Extended Data Figure 8: Endogenous TCF7 transcript and FOXO1 regulon, but not TCFOE transcriptional or epigenetic signatures, predict CAR T and TIL responses in patients.

Extended Data Figure 8:

a, Single-sample gene set enrichment analyses (GSEA) were performed on RNA-sequencing data generated from ex vivo CAR-stimulated patient CTL019 T cells published in Fraietta et al. 2018 (cite). Enrichment score stratification points for patient survival analyses were determined using previously published methods (Jung et al 2023). TCF7 transcript correlates with response to CAR T (left) and overall survival (right). b-d, P values (top) and hazard ratios (bottom) of different stratification points in relation to overall survival (OS) of TCF7 expression (b), FOXO1 expression (c), and FOXO1 regulon (d).
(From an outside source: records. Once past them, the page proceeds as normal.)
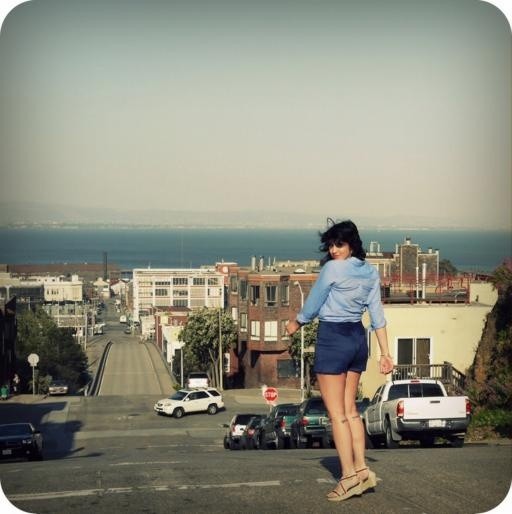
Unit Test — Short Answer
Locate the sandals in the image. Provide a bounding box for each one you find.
[326,468,378,503]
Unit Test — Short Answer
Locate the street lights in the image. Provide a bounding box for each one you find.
[293,281,304,401]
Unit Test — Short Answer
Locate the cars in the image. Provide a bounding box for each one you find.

Dotted lines are drawn at P < 0.05, and black arrows indicate the stratification points used. e, Epigenetic signatures derived from differentially accessible peaks (P < 0.05) in CD19.28ζ TCF1OE CD8+ cells vs. tNGFR controls (Extended Data Fig. 5) were applied to scATAC-seq data generated from B-ALL apheresed patient T cells published in Chen et al6. The TCF1OE-derived epigenetic signature was not associated with patients with durable CAR T persistence (≥ 6 months B cell aplasia, BCA; Patient 52, n = 616 cells; Patient 54, n = 2959 cells) compared to those with short persistence (< 6 months BCA, Patient 38, n = 2093 cells; Patient 66, n = 2355 cells). f, GSEA analyses were performed on DEGs from CD39CD69 patient TIL that correlated with responses in adult melanoma (Krishna and Lowery et al). HA.28ζ TCF1OE CD8+ DEGs (Fig. 3) were significantly de-enriched in CD39CD69 TIL. a, Mann-Whitney test (left), Mantel-Cox test (right); e, Wald test of a linear regression model.